Die derzeitige Marktsituation ist von Ambivalenz geprägt. Einerseits bestimmen die Auswirkungen des Ukraine-Krieges, die Energiekrise, Inflation, steigende Finanzierungs- und Baukosten sowie ESG-Kriterien den Büro- und Gewerbemarkt der Hauptstadt. Andererseits bewegen sich die Fundamentaldaten auf einem soliden Niveau. An Normalität ist erneut nicht zu denken. Die Nachwehen der Pandemie sorgen insbesondere mit Remote Work für spürbar veränderte Flächenanforderungen an Büros. In dieser Melange aus sich wandelnden Anforderungen sowie wirtschaftlichen Unsicherheiten ergibt sich die Frage: Wie verhält sich der in der Vergangenheit so robuste Büro- und Gewerbepulsschlag der Hauptstadt? Dieser Frage geht der aktuelle Gewerbe-Pulsschlag nach und legt zudem einen Fokus auf die Themen Nachhaltigkeit und Bestandsanierung.

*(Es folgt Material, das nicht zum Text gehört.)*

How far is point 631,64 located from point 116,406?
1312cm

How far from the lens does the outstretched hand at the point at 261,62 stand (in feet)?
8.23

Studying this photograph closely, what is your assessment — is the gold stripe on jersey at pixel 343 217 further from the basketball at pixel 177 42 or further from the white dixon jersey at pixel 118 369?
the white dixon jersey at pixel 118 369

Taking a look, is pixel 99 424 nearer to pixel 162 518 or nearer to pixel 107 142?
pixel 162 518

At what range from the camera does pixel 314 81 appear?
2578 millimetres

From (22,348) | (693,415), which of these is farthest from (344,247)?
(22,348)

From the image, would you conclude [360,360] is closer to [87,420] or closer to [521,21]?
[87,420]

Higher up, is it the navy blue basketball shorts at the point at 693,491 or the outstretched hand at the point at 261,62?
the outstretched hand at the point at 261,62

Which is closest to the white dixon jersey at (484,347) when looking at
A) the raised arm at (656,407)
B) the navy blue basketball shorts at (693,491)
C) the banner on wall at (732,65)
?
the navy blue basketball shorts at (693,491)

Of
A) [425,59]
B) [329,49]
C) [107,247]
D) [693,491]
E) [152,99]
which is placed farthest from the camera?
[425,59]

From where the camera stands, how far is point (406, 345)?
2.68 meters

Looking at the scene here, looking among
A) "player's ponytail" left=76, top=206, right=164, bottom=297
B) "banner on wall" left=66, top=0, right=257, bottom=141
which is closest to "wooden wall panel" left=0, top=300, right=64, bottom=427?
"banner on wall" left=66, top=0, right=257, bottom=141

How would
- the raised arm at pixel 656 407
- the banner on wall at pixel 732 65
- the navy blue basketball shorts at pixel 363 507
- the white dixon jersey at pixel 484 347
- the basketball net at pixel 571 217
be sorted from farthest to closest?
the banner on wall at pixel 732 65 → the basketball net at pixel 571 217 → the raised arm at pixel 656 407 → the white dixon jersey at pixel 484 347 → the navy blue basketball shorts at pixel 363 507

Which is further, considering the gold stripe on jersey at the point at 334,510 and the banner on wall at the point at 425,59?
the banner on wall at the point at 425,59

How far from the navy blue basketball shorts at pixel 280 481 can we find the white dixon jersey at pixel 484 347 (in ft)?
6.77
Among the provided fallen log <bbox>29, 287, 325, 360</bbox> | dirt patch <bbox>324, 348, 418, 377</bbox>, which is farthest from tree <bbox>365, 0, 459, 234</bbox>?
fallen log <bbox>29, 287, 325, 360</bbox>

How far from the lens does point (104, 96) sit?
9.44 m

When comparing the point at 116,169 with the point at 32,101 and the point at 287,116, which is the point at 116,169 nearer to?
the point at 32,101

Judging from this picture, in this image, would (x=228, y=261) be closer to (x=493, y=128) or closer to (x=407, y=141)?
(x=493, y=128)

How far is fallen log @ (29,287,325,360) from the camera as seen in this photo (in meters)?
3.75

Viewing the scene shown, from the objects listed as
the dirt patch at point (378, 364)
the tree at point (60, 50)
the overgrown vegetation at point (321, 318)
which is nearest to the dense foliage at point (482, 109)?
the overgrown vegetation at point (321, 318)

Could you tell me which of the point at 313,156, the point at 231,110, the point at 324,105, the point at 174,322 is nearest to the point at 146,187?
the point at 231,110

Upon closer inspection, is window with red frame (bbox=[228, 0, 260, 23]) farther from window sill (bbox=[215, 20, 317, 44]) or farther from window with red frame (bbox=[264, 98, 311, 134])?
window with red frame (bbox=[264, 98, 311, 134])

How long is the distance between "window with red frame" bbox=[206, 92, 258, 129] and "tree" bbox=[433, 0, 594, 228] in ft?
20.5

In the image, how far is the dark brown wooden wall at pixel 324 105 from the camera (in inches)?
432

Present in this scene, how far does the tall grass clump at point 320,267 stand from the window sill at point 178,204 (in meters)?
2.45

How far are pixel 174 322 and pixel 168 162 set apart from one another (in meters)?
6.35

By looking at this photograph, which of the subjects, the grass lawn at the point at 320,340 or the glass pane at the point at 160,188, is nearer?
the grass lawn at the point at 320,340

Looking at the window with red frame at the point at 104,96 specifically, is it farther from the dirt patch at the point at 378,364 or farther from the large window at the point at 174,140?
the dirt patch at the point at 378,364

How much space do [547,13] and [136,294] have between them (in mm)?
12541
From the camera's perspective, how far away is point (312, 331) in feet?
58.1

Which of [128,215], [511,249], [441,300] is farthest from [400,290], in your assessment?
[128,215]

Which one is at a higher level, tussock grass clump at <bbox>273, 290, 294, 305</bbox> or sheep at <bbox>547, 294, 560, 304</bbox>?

Zurückhaltung am Berliner Büromarkt

Die Hoffnung auf eine schnelle Rückkehr zur Normalität am Büromarkt der Hauptstadt dürfte inzwischen bei allen Marktteilnehmern verflogen sein. Die vorherrschenden multiplen Krisen sorgen für eine hohe Unsicherheit aller Marktteilnehmer. Im Ergebnis lag der Büroflächenumsatz im abgelaufenen Jahr bei rund 785.000 m² (Zehn-Jahres-Durchschnitt: 820.000 m² p. a.). Die erste Jahreshälfte 2023 verlief mit einer Vermietungsleistung (inkl. Baustart von Eigennutzern) von 266.000 m² erneut sehr zurückhaltend. Der erzielte Umsatz liegt damit deutlich unter den Umsätzen der Pandemiehalbjahre 2020 und 2021 und etwa ein Drittel unter dem Durchschnitt der letzten zehn Jahre von 354.000 m². Dabei war es insbesondere der Mangel an Großabschlüssen über 10.000 m², die nachfrageseitig zu einem besseren Ergebnis gefehlt haben. Zur aktuellen Zurückhaltung trägt die Ungewissheit der Folgen von Remote Work auf den Flächenbedarf bei. Aufgrund der geringen Auslastung ihrer Büros überdenken viele Unternehmen ihre Flächenkonzepte und einige reduzieren ihre Büroflächen bereits. Das Büro der Zukunft soll dabei möglichst flexibel sein und sowohl Raum für gemeinschaftliches Arbeiten als auch Rückzugsmöglichkeiten bieten. Trotz wirtschaftlicher Unsicherheiten treiben Inflation, steigende Baukosten und die Nachfrage nach hochwertigen Neubauflächen in zentralen Lagen das Mietniveau in den Innenstadtbereichen weiter an. Ende 2022 kletterte die Spitzenmiete auf 43,50 EUR/m² und stieg in der ersten Hälfte des Jahres 2023 weiter auf 44,00 EUR/m² an. Gleichzeitig stiegen auf der Angebotsseite, aufgrund von hohen Fertigstellungszahlen in Verbindung mit der durchschnittlichen Nachfragesituation, die vakanten Flächen weiter an. Sie notieren derzeit bei 4,3 % bzw. 900.000 m² (Q4/2022: 3,7 %). Der Leerstand liegt damit jedoch weiterhin im Bereich der marktverträglichen Fluktuationsrate von 3 bis 5 %.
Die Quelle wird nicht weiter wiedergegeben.